Theres a reason for the U.S. Patent and Trademark Office. It was created to foster invention by rewarding inventors for their time and trouble by granting temporary monopoly protection for the fruits of their labor. The net result is a benefit to society: Rewarding inventors tends to bring about more invention and economic productivity.
Because patent applications mandate disclosure, the patent process has social advantages over trade-secret alternatives. However, if a given law or enforcement pattern of a law—including patent law—results in harm to society, then its time to change the laws. Patents on software carry the potential of harm to the software industry and thereby to the economy. Equally problematic are the so-called method patents, or patents on application behavior, such as Amazons famous—or infamous—one-click patent.
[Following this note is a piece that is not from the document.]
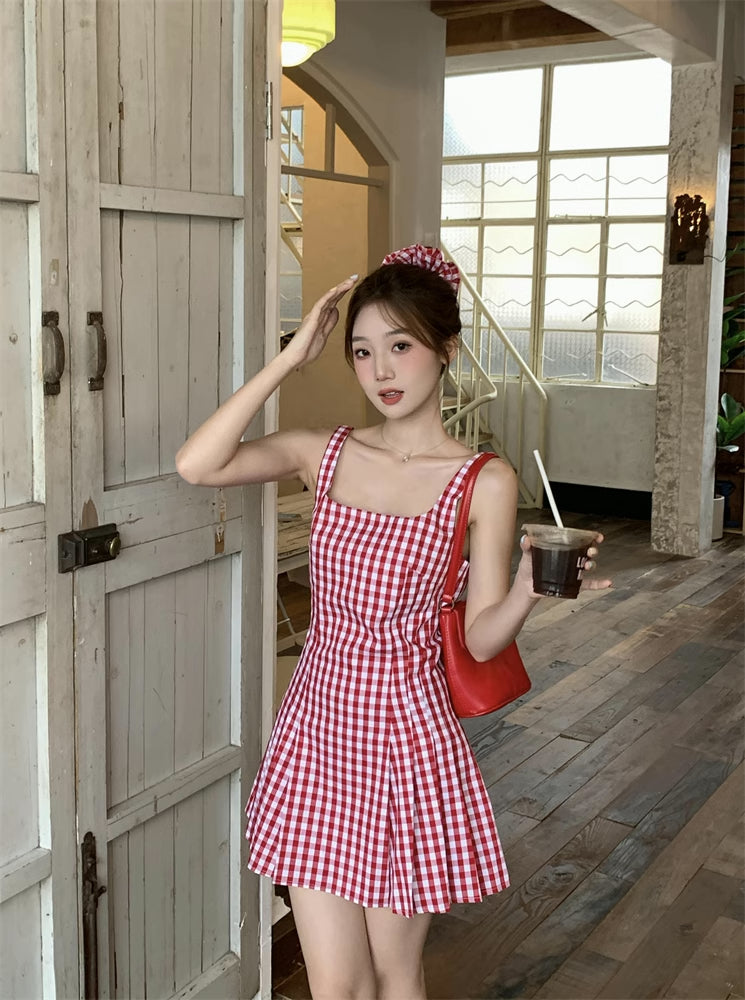 Candy Shop Gingham Mini Dress (Red)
How dangerous are software patents? Information Builders President and CEO Gerald Cohen warned eWEEK editors that the presence of patents is a scourge to the industry. Cohen has seen much innovation in a patent-free climate. Now he and other software leaders are being threatened with lawsuits. Software companies need to create software, which, after all, often has a short shelf life. They do not need to spend precious resources hiring expensive attorneys. Copyright protection should be enough. A copyright protects original expression; its existence encourages software developers to seek new ways of presenting function to users and of streamlining integration behind the scenes.
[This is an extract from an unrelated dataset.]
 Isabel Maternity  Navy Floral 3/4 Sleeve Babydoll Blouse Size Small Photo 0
If patents for software are generally not a good idea, patents are out of bounds when it comes to standard protocols, such as those that underpin the World Wide Web. Keeping the Web patent-free prevents it from becoming a hunting ground for those seeking royalties on some of the most widely used software.
There are encouraging developments, however. The World Wide Web Consortiums forthright stand on the issue sets an excellent example. The W3Cs intent has been known for a while, but only last month did the organization issue a formal policy statement banning patented technologies from its standards.
In addition, some unjustified patents have been thrown out. For example, British Telecom claimed every organization using Web hyperlinks would need to license a patent the U.S. PTO issued it in 1989. Last year, it lost its test lawsuit against Prodigy Communications when U.S. District Judge Colleen McMahon ruled that the patent didnt apply to hyperlinks. In addition, three patents covering client/server computing as a whole were ruled invalid by the courts in mid-2002 because the technology described was in public use before the patent application was filed.
Thus, there are signs that a rational approach to software patents is gaining momentum. Still, the PTO needs to do more to raise the bar for software patents. If they are to be granted , software patents ought to be extremely rare indeed.